Rajnish Sharma directed dark apocalyptic drama Ascension showing the struggle of a solitary man surviving in a bunker from scary and unknown aggressors. The ambiguous tone and nervy camera work helped create a sense of unease along with the protagonist which lifted the film above some of the clichés of a crackling radio voiceover and disturbed loner.

https://www.facebook.com/Short-Film-Ascension-168693876866878/


Congratulations must go to Best of Festival winner Dolls by Leicester filmmaker Keith Allott. We reviewed the film earlier in the year and the film’s discomforting atmosphere was a joy to experience again. The effective horror short used creepy toys and great sound (from Kris Tearse) to deliver possibly the moment of the night. Having seen it before I knew the use of a shocking jump cut would have the crowd screaming and it delivered in spectacular fashion as the scary jolt was broken with an embarrassed audience getting their breath back.

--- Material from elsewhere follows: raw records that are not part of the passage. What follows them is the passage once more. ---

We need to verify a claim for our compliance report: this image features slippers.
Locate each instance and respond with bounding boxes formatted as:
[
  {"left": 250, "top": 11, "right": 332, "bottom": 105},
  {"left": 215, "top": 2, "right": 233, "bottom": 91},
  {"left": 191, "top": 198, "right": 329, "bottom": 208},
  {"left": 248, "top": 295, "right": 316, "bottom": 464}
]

http://www.midlandsmovies.com/blog/4558436876/Feature-Review---Dolls/10637057


The penultimate film was James Hissett’s Art Film #1: The Struggle. With a title like that it was only going to go one way in the funniest film of the night. Parodying every awful arthouse/student film cliché the film was shot appropriately in black and white with all the pretentiousness you would expect. Hilarious scenes included a montage of sequences shot in reverse as well a stop-motion chair on a lonely factory floor. These were brilliantly undermined by a comedy voiceover from the fictional filmmaker who struggles to get out of bed, watches Buffy the Vampire Slayer and discusses his favourite cereal - the true callings of a 'conflicted' artist.

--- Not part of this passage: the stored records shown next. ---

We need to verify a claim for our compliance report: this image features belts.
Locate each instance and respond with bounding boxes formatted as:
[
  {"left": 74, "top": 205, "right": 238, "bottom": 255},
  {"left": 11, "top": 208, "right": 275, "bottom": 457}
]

http://www.jameshissett.co.uk


There were signs of incredibly happy faces at the show’s conclusion as On the Fence by Thaxnay Kapdee arrived in the form of a gloriously animated Pixar-esque short. This sweet CGI cartoon followed a love-struck boy’s attempts in wooing a girl from over the fence using kites. A radiant idea well-executed, this lovely film had exceptional warmth from a gifted animator with shining talent.

https://vimeo.com/tweenandkey




And with that, the festival ended on such a high there was nothing but congratulations and well-wishes to be shared by the audience and filmmakers alike. A spectacular event encapsulating not just the talent from the region but the encouragement, cooperation and support the film-making community in the area gives each other. Special thanks should go to the festival’s organiser Alexzandra Jackson who again has created the festival highlight of the year for Leicester and long may it continue for another 10 years.